Toolkit for discussing antibiotics with patients who have orthopaedic implants
The following is text from the Shared Decision Making Tool: An Aid to Help Balance Clinical Information and Treatment Options with Patient Preferences, authored by David S. Jevsevar, M.D., M.B.A.
This toolkit accompanied an article in the Jan. 7 issue of ADA News about the ADA/AAOS co-developed guideline on antibiotic prophylaxis for dental patients with joint replacement. Download the full tool, including its history.
Shared Decision Making Tool
A Shared Decision Making Tool promotes the collaborative decision making between patient and clinician for best treatment strategy. It is an additional tool to be used and supplements, but does not replace, informed consent procedures.
As a useful aid to the AAOS/ADA Prevention of Orthopaedic Implant Infection in Patients Undergoing Dental Procedures clinical practice guideline, the Shared Decision Making Tool would engage patients in a decision making process and provide information to further clarify the risks, benefits and alternatives to treatment.
Should I take antibiotics before my dental procedure?
You have an orthopaedic implant (joint replacement, metal plates or rods, etc.) from a previous orthopaedic surgery.
• A potential complication of these implants is bacterial infection, which occurs in approximately 1-3 percent of patients. These infections require more surgery as well as antibiotic usage for an extended period of time. Most infections occur around the time of the procedure (within one year), but some have occurred much later.
• In theory, late implant infections are caused by the spread of the bacteria from the bloodstream to the implant. Unfortunately, there is no clear scientific evidence to support this theory. We know that many patients with orthopaedic implants frequently have bacteria in their blood that does not spread to their implants.
Dental procedures have long been considered a potential cause of implant infections even after the initial orthopedic postoperative period.
This is because dental procedures can introduce bacteria from the mouth into the bloodstream. However, this fact should be considered in the context that eating and performing oral hygiene at home may also introduce oral bacteria into the blood.

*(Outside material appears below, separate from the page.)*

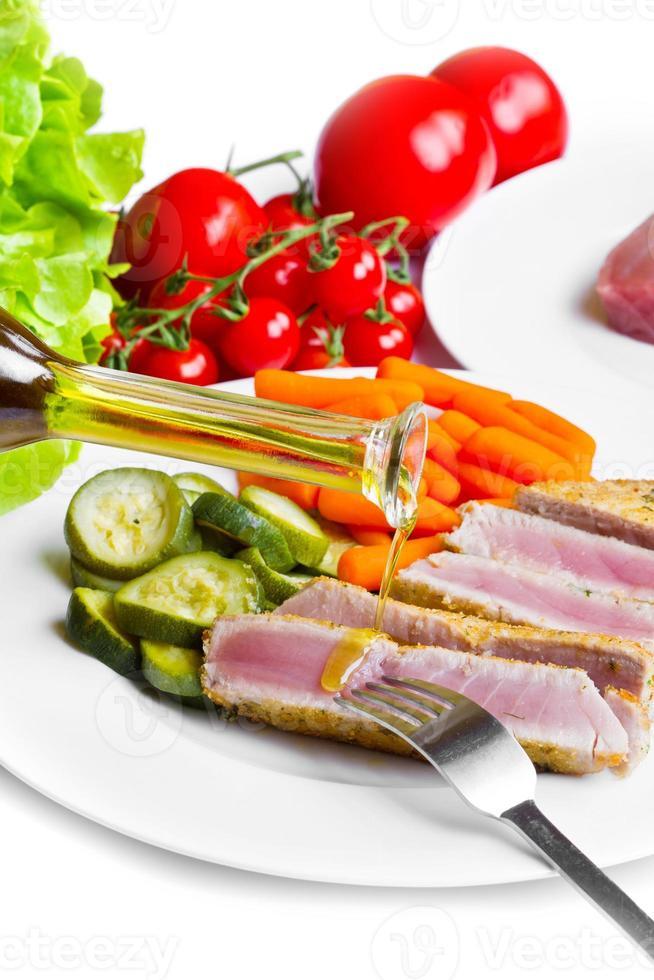 Thunfischfilet mit Gemüse foto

• Traditionally, antibiotics have been provided prior to dental procedures in patients with orthopaedic implants to minimize the bacteria that get into the blood.
• Best evidence, however, does not show that antibiotics provided before oral care help prevent infections of orthopaedic implants.

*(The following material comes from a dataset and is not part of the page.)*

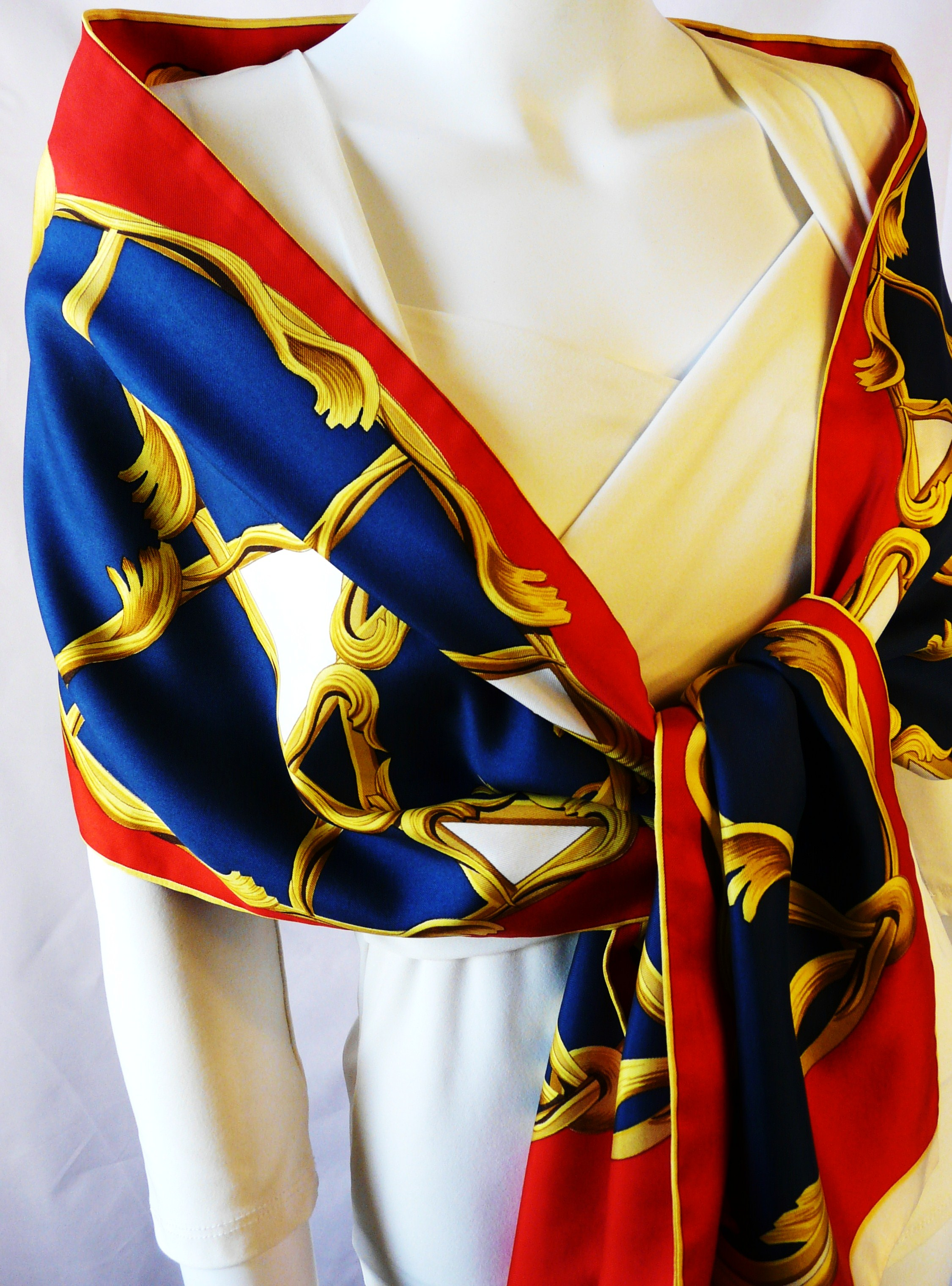 the stunning herm 232 s opera scarf or 201 charpe carre de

• The routine use of antibiotics in this manner has potential side effects such as increased bacterial resistance, allergic reactions, diarrhea and may even cause death.
Patients who have compromised immune systems might be at greater risk for implant infections.
• Diabetes, rheumatoid arthritis, cancer, chemotherapy and chronic steroid use are examples suggesting immunosuppression. Please discuss your potential for immunosuppression with your physician or dentist.
• Patients who are immune-compromised might wish to consider antibiotics before dental procedures because of their greater risk for infection.
• Decisions with regard to antibiotic premedication should be made by patients, dentists and physicians in a context of open communication and informed consent.
1. Patients with orthopaedic implants have which of the following:
a. 0 percent chance of infection
b. 0-1 percent chance of infection
c. 1-3 percent chance of infection
d. >3 percent chance of infection
2. Most implant infections are:
a. Related to dental procedures
b. Occur around the time of surgery
c. Related to skin infections
d. Occur long after surgery
3. Some dental procedures:
a. Routinely cause implant infections
b. Are the primary source of implant infections
c. Never cause implant infections
d. Allow bacteria to enter the bloodstream
4. Routine pre-dental procedure antibiotics are:
a. Not supported by current evidence
b. May be beneficial in certain groups of patients
c. Associated with other unwanted side effects
d. All of the above
1. I have adequate understanding of implant infections associated with dental procedures: __ Yes or __ No
2. My physician/dentist has discussed my specific risk factors with me: __Yes or __No
3. I need further education and discussion on this issue: __ Yes or __ No
4. I am immunocompromised because I have: (specify condition)________________
5. Based on this educational material and discussion, I will: Not take antibiotics before my dental procedure OR take antibiotics before my dental procedure.